**REQUIRED TASK:** Copy out the lines from the one containing "How far do pixel" to the one containing "2.58 meters", substituting "street" for each occurrence of "road" and leaving everything else unchanged.

**ROWS:**

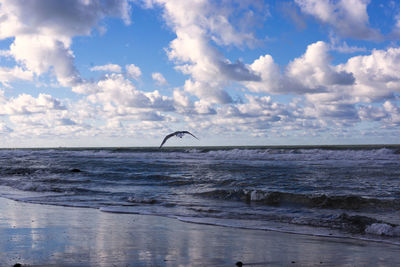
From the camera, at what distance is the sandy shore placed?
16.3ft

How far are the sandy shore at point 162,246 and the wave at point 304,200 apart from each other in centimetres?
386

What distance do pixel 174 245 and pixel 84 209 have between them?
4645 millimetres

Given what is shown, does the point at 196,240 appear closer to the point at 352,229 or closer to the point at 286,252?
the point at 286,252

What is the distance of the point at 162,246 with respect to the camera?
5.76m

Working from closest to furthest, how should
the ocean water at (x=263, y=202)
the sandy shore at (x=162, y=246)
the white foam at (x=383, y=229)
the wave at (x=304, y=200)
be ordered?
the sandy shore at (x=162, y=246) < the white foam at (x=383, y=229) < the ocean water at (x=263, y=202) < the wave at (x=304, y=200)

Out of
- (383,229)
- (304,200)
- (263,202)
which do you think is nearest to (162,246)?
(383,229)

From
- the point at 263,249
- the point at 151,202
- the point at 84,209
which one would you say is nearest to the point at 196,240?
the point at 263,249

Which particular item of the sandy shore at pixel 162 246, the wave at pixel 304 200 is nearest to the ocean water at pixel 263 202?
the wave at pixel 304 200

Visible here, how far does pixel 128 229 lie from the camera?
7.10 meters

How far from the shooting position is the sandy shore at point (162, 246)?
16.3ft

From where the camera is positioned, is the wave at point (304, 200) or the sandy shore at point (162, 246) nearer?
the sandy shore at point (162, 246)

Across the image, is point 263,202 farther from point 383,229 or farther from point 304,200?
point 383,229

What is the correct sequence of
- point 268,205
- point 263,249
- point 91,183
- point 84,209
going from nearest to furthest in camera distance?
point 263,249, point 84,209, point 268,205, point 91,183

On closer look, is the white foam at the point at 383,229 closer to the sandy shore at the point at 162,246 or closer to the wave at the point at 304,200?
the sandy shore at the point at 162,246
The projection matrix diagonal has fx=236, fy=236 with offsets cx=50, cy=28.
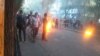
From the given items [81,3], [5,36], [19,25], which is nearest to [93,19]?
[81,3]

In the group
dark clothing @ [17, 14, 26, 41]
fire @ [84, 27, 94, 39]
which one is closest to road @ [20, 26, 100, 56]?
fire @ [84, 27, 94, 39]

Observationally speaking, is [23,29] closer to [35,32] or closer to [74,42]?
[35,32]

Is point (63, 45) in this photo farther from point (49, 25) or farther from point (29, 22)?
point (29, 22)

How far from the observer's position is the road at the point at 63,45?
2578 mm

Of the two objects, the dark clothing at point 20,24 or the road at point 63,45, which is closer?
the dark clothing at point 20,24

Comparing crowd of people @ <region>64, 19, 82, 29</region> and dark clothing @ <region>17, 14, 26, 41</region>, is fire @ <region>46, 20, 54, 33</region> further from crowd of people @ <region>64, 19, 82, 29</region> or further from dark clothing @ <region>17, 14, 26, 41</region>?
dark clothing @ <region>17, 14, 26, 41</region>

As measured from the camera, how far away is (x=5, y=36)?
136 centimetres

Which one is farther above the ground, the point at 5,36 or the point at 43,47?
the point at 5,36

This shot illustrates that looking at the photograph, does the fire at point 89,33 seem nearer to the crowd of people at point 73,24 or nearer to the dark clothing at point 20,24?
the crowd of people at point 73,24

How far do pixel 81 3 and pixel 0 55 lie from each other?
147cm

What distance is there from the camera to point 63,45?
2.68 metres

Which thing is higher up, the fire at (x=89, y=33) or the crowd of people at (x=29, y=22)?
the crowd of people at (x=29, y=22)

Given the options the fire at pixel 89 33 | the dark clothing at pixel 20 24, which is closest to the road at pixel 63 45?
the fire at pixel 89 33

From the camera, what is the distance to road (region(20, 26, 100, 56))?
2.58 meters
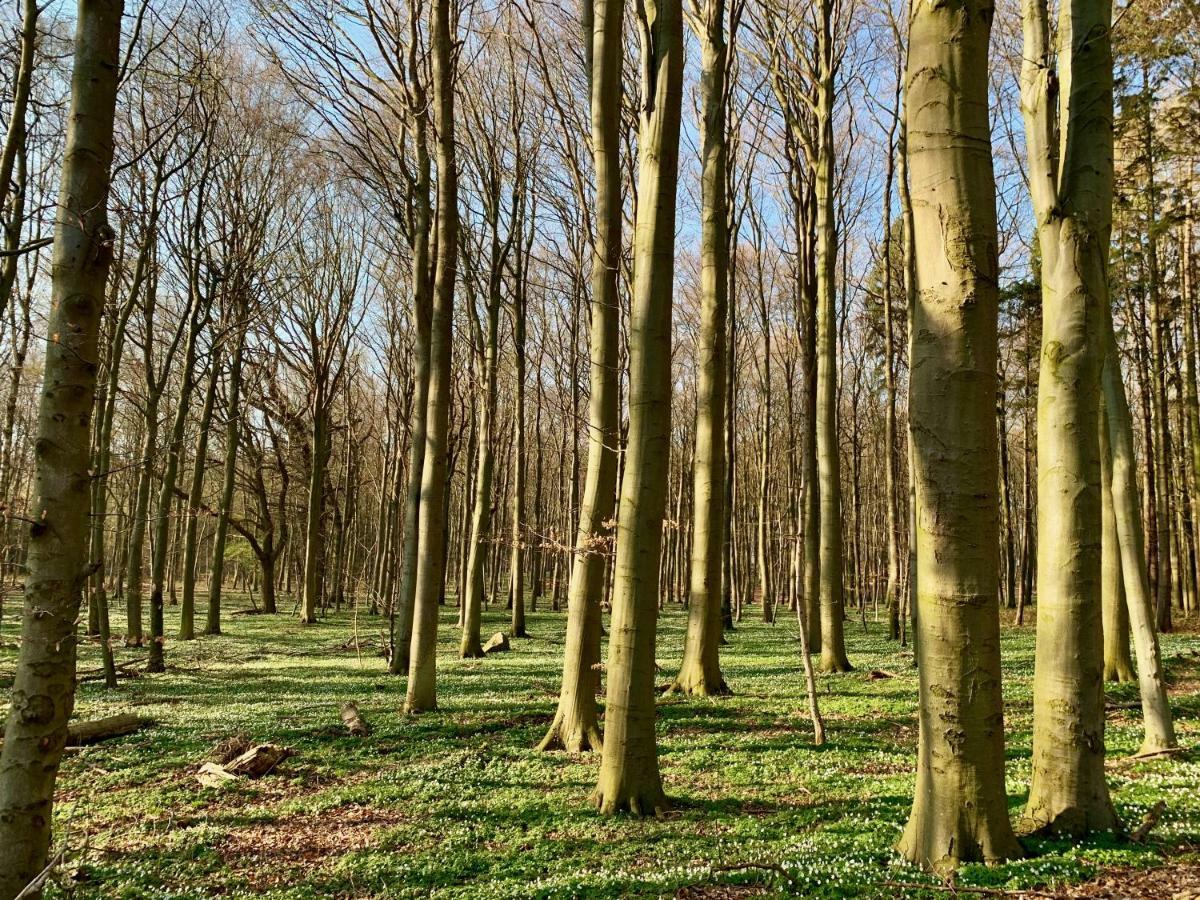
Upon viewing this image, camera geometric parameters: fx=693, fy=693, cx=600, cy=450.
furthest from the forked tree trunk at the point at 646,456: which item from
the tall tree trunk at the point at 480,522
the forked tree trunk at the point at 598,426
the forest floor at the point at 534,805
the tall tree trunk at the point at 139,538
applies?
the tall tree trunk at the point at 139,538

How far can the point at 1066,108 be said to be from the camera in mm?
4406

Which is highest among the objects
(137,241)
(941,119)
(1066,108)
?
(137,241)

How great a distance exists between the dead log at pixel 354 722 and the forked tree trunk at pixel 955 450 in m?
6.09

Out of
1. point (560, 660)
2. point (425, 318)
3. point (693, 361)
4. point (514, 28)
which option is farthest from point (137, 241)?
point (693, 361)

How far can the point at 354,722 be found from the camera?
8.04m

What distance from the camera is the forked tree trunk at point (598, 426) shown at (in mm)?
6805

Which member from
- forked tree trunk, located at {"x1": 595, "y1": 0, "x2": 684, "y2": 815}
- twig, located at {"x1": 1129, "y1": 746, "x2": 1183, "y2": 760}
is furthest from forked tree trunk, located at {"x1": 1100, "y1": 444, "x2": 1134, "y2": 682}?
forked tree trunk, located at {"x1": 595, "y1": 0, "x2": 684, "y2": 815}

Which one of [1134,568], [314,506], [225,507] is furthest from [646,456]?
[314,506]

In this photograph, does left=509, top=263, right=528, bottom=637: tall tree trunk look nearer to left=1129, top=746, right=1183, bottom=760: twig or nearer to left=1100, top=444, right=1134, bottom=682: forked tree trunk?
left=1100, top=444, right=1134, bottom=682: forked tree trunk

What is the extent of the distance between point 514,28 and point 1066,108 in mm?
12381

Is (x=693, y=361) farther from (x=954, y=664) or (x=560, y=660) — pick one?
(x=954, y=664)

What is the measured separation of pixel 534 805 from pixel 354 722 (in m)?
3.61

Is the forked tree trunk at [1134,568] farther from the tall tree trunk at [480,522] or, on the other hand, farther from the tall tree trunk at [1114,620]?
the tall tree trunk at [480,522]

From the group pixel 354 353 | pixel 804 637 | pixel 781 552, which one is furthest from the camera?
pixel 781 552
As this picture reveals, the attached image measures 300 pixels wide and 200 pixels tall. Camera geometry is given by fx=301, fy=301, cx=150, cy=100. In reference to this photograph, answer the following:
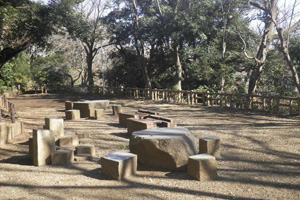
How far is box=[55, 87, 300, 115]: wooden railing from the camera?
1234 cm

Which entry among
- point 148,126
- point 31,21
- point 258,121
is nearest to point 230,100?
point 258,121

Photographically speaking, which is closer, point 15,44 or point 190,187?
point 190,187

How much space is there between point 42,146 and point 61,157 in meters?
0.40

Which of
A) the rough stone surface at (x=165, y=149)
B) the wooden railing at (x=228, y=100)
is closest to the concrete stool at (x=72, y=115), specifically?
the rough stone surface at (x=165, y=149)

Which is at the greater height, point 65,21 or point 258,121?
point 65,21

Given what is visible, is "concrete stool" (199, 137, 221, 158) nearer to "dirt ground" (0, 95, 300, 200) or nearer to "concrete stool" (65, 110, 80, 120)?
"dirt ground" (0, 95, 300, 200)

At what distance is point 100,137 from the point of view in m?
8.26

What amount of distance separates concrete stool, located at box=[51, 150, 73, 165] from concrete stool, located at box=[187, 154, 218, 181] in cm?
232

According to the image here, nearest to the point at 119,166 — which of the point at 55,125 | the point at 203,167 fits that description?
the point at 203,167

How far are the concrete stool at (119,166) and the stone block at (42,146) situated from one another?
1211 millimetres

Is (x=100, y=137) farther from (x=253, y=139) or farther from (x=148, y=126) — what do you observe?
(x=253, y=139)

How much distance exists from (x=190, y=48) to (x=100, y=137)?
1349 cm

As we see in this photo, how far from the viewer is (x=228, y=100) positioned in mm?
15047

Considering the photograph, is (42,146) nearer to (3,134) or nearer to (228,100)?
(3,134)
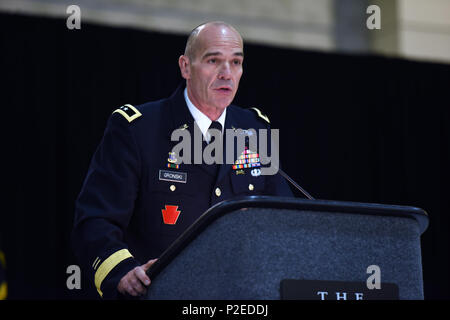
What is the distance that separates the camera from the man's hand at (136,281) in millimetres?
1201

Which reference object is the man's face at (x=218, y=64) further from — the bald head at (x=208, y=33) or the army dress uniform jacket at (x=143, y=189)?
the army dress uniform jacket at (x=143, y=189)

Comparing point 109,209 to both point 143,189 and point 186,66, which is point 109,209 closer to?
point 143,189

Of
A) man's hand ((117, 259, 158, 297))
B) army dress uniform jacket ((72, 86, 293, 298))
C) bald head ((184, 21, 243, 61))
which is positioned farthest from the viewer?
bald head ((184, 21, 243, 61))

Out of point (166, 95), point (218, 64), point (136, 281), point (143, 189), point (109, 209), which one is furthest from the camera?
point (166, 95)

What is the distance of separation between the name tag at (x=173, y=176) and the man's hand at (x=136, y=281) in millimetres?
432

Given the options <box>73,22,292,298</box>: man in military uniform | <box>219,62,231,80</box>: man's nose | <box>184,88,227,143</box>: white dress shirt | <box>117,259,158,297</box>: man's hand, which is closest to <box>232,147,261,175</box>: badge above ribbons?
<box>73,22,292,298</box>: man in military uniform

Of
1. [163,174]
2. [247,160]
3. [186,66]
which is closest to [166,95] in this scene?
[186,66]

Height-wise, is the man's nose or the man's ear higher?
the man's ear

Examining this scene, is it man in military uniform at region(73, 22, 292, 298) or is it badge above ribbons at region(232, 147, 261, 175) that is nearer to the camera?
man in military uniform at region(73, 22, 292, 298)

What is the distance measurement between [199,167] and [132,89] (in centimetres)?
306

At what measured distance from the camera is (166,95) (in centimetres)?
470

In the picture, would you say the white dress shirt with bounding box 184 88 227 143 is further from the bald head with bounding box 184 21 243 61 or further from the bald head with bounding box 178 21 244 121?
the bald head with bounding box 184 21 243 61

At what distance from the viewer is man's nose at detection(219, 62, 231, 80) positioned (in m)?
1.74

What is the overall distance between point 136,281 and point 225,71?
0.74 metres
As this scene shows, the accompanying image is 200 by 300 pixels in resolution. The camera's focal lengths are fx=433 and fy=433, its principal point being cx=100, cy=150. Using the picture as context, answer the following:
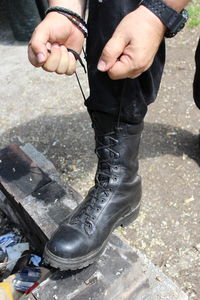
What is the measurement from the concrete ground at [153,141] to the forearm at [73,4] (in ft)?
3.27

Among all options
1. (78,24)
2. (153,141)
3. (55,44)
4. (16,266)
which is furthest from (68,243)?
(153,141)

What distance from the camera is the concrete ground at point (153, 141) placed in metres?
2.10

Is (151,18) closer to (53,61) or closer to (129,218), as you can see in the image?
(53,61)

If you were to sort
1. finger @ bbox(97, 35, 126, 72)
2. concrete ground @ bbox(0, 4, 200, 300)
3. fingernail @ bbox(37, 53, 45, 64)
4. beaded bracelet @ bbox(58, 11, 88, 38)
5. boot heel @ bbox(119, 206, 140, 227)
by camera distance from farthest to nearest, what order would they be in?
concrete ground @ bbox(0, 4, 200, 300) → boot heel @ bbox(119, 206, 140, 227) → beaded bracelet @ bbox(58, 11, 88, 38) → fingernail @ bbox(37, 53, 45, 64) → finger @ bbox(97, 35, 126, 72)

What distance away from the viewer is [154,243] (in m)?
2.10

**RESULT:**
How far do pixel 81 3 and pixel 0 55 lie from each other?
147cm

What distance is there from the camera to point 63,45?
2.68 metres

Which thing is higher up, the fire at (x=89, y=33) or the crowd of people at (x=29, y=22)?
the crowd of people at (x=29, y=22)

Given the options the fire at pixel 89 33 | the dark clothing at pixel 20 24, which is closest to the street at pixel 63 45?
the fire at pixel 89 33

From the camera, what is the distance to street (region(20, 26, 100, 56))?
2.58 meters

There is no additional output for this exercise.